[Exercise details]:
Rename "green jacket sleeve" to "green coat sleeve" throughout the entries below, then give all the entries again with everything else unchanged and the pictures left out.

Spatial data with pictures:
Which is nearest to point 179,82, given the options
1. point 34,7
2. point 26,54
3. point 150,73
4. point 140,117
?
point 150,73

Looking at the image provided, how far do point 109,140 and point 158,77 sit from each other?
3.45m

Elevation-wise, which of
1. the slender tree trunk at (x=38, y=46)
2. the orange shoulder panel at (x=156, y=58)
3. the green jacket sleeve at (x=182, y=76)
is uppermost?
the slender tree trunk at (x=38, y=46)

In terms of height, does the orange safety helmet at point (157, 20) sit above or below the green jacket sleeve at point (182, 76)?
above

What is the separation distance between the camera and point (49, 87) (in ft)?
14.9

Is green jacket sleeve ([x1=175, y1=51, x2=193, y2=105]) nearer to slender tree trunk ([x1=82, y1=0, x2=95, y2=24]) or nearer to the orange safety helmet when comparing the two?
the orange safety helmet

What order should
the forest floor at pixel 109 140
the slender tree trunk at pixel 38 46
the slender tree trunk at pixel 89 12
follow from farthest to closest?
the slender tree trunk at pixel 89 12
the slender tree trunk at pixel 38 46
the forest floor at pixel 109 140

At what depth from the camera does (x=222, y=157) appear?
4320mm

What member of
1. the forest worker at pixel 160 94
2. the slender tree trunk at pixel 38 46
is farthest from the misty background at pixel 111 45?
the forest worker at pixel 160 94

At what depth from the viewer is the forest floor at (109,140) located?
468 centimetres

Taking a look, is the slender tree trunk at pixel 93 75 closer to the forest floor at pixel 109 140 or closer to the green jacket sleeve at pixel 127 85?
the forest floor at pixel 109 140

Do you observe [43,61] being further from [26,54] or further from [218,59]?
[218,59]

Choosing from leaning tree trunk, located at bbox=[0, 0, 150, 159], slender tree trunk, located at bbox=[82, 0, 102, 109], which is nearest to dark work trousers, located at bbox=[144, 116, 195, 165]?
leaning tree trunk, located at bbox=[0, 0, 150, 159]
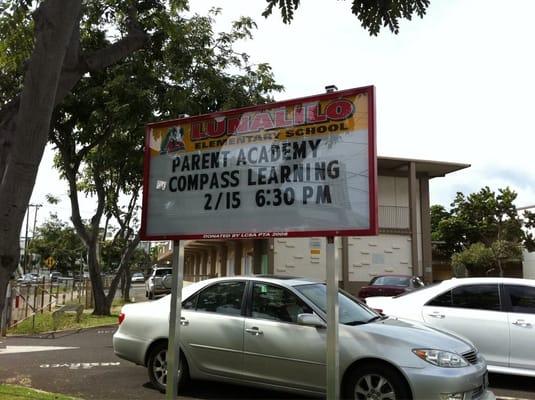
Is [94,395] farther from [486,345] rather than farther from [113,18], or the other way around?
[113,18]

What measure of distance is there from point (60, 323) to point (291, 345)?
1162cm

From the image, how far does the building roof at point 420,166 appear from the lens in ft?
91.1

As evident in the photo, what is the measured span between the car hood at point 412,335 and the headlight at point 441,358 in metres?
0.05

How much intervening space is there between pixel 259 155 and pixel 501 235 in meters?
35.6

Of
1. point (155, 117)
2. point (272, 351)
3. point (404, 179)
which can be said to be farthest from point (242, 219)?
point (404, 179)

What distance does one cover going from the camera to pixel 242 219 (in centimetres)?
523

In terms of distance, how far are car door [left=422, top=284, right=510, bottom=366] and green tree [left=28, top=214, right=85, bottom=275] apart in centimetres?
5676

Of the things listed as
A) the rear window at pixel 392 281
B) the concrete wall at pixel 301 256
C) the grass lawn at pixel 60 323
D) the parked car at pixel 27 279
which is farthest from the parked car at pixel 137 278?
the rear window at pixel 392 281

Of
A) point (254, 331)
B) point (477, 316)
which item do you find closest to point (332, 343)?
point (254, 331)

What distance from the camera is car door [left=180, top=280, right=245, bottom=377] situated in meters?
6.38

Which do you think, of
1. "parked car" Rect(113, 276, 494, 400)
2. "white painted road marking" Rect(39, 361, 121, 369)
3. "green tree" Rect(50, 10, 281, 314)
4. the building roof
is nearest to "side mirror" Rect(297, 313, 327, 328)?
"parked car" Rect(113, 276, 494, 400)

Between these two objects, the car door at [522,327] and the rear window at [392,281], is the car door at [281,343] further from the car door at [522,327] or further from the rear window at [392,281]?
the rear window at [392,281]

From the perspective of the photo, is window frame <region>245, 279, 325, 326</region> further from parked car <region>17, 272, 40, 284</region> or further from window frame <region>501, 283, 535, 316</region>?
parked car <region>17, 272, 40, 284</region>

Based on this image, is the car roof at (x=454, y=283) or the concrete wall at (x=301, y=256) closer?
the car roof at (x=454, y=283)
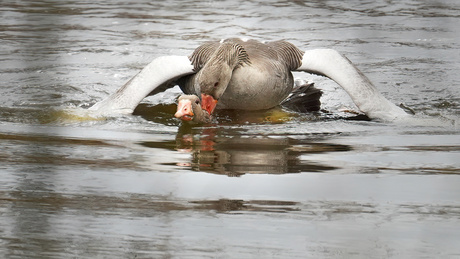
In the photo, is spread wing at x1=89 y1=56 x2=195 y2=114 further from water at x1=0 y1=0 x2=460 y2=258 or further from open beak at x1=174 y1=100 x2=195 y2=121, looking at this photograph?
open beak at x1=174 y1=100 x2=195 y2=121

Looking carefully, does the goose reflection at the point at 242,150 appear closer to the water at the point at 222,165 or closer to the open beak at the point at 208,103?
the water at the point at 222,165

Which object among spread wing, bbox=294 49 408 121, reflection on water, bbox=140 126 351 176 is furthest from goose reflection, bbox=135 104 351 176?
spread wing, bbox=294 49 408 121

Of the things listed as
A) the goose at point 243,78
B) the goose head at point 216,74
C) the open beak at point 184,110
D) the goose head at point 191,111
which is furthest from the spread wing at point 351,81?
the open beak at point 184,110

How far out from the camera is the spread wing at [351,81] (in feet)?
19.7

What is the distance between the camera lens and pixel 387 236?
8.87 ft

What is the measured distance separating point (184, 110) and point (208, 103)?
395 mm

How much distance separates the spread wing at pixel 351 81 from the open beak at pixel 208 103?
852mm

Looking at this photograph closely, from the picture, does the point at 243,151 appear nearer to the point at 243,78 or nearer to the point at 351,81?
the point at 243,78

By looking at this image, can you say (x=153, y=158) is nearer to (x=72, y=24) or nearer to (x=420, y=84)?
(x=420, y=84)

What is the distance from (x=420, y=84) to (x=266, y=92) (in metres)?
1.60

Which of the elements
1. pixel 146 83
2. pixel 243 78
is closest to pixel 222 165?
pixel 243 78

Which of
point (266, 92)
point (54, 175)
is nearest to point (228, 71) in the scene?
point (266, 92)

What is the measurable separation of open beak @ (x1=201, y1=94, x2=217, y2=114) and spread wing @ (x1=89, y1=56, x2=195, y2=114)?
1.61 ft

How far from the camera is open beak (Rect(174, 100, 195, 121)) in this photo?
5.40 metres
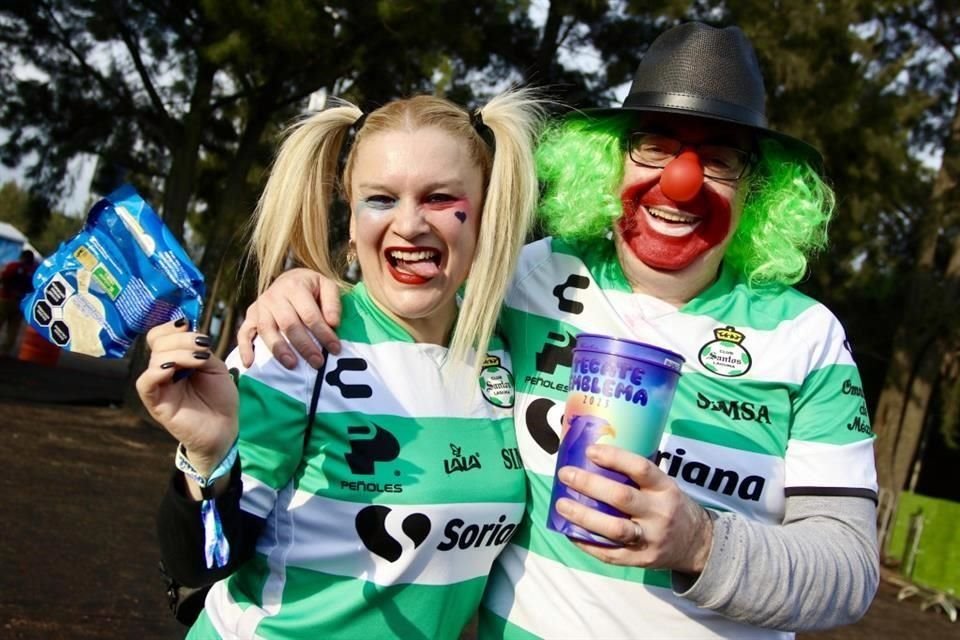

[Output of the exercise]:
Which is nearest to point 179,82, given the options
1. point 34,7
2. point 26,54
3. point 150,73
4. point 140,117
?
point 150,73

Looking at the image provided, how far do point 109,140 and point 158,77 sit from each other?
3.45m

Elevation-wise, which of
1. the slender tree trunk at (x=38, y=46)
2. the orange shoulder panel at (x=156, y=58)
3. the green coat sleeve at (x=182, y=76)
is uppermost?
the slender tree trunk at (x=38, y=46)

In terms of height, does the orange safety helmet at point (157, 20) sit above or below the green coat sleeve at point (182, 76)?
above

What is the separation distance between the camera and point (49, 87) (in ft)?
14.9

Is green coat sleeve ([x1=175, y1=51, x2=193, y2=105]) nearer to slender tree trunk ([x1=82, y1=0, x2=95, y2=24]) or nearer to the orange safety helmet when comparing the two?
the orange safety helmet

What order should
the forest floor at pixel 109 140
the slender tree trunk at pixel 38 46
the slender tree trunk at pixel 89 12
follow from farthest to closest?
the slender tree trunk at pixel 89 12
the slender tree trunk at pixel 38 46
the forest floor at pixel 109 140

At what depth from the camera does (x=222, y=157) appear?
4320mm

What member of
1. the forest worker at pixel 160 94
2. the slender tree trunk at pixel 38 46
is farthest from the misty background at pixel 111 45?
the forest worker at pixel 160 94

At what depth from the viewer is the forest floor at (109,140) located?
468 centimetres

Taking a look, is the slender tree trunk at pixel 93 75 closer to the forest floor at pixel 109 140 or closer to the green coat sleeve at pixel 127 85?
the forest floor at pixel 109 140

Do you observe [43,61] being further from [26,54] or further from [218,59]?
[218,59]

Choosing from leaning tree trunk, located at bbox=[0, 0, 150, 159], slender tree trunk, located at bbox=[82, 0, 102, 109], which is nearest to dark work trousers, located at bbox=[144, 116, 195, 165]?
leaning tree trunk, located at bbox=[0, 0, 150, 159]
Is [94,395] farther from [486,345] rather than farther from [113,18], or the other way around?
[113,18]

What measure of distance is there from point (60, 323) to point (291, 345)?
1162cm

From the image, how far does the building roof at point 420,166 appear from the lens in ft?
91.1

As evident in the photo, what is the measured span between the car hood at point 412,335 and the headlight at point 441,358 in metres?
0.05

How much intervening space is there between pixel 259 155 and pixel 501 235 in meters?
35.6

Of
1. point (155, 117)
2. point (272, 351)
3. point (404, 179)
which can be said to be farthest from point (242, 219)?
point (404, 179)

What distance does one cover going from the camera to pixel 242 219 (in centimetres)?
523

In terms of distance, how far are car door [left=422, top=284, right=510, bottom=366] and green tree [left=28, top=214, right=85, bottom=275] apart in centimetres?
5676

Of the things listed as
A) the rear window at pixel 392 281
B) the concrete wall at pixel 301 256
C) the grass lawn at pixel 60 323
D) the parked car at pixel 27 279
which is farthest from the parked car at pixel 137 278?
the rear window at pixel 392 281

Of
A) point (254, 331)
B) point (477, 316)
which item do you find closest to point (332, 343)?
point (254, 331)

What distance from the camera is car door [left=180, top=280, right=245, bottom=377] situated in meters?
6.38

Which do you think, of
1. "parked car" Rect(113, 276, 494, 400)
2. "white painted road marking" Rect(39, 361, 121, 369)
3. "green tree" Rect(50, 10, 281, 314)
4. the building roof
is nearest to "side mirror" Rect(297, 313, 327, 328)?
"parked car" Rect(113, 276, 494, 400)

Between these two objects, the car door at [522,327] and the rear window at [392,281], is the car door at [281,343] further from the car door at [522,327] or further from the rear window at [392,281]?
the rear window at [392,281]

From the perspective of the photo, is window frame <region>245, 279, 325, 326</region> further from parked car <region>17, 272, 40, 284</region> or further from window frame <region>501, 283, 535, 316</region>?
parked car <region>17, 272, 40, 284</region>

Based on this image, is the car roof at (x=454, y=283) or the concrete wall at (x=301, y=256) closer?
the car roof at (x=454, y=283)
In the photo, is spread wing at x1=89 y1=56 x2=195 y2=114 further from water at x1=0 y1=0 x2=460 y2=258 or further from open beak at x1=174 y1=100 x2=195 y2=121, looking at this photograph?
open beak at x1=174 y1=100 x2=195 y2=121

Looking carefully, does the goose reflection at the point at 242,150 appear closer to the water at the point at 222,165 or closer to the open beak at the point at 208,103?
the water at the point at 222,165

Which object among spread wing, bbox=294 49 408 121, reflection on water, bbox=140 126 351 176 is furthest from goose reflection, bbox=135 104 351 176?
spread wing, bbox=294 49 408 121

Of the things listed as
A) the goose at point 243,78
B) the goose head at point 216,74
C) the open beak at point 184,110
D) the goose head at point 191,111
which is furthest from the spread wing at point 351,81?
the open beak at point 184,110

How far out from the camera is the spread wing at [351,81] (in feet)?
19.7

What is the distance between the camera lens and pixel 387 236?
8.87 ft

What is the measured distance separating point (184, 110) and point (208, 103)?
395 mm

How much distance separates the spread wing at pixel 351 81 from the open beak at pixel 208 103?
852mm

Looking at this photograph closely, from the picture, does the point at 243,151 appear nearer to the point at 243,78 or nearer to the point at 351,81?
the point at 243,78

By looking at this image, can you say (x=153, y=158) is nearer to (x=72, y=24) or nearer to (x=420, y=84)?
(x=420, y=84)

What is the distance from (x=420, y=84) to (x=266, y=92) (in metres)?
1.60

Which of the elements
1. pixel 146 83
2. pixel 243 78
is closest to pixel 222 165?
pixel 243 78

Which of
point (266, 92)
point (54, 175)
is nearest to point (228, 71) in the scene?
point (266, 92)

What is the measurable separation of open beak @ (x1=201, y1=94, x2=217, y2=114) and spread wing @ (x1=89, y1=56, x2=195, y2=114)?
1.61 ft

How far from the camera is open beak (Rect(174, 100, 195, 121)) in this photo?
5.40 metres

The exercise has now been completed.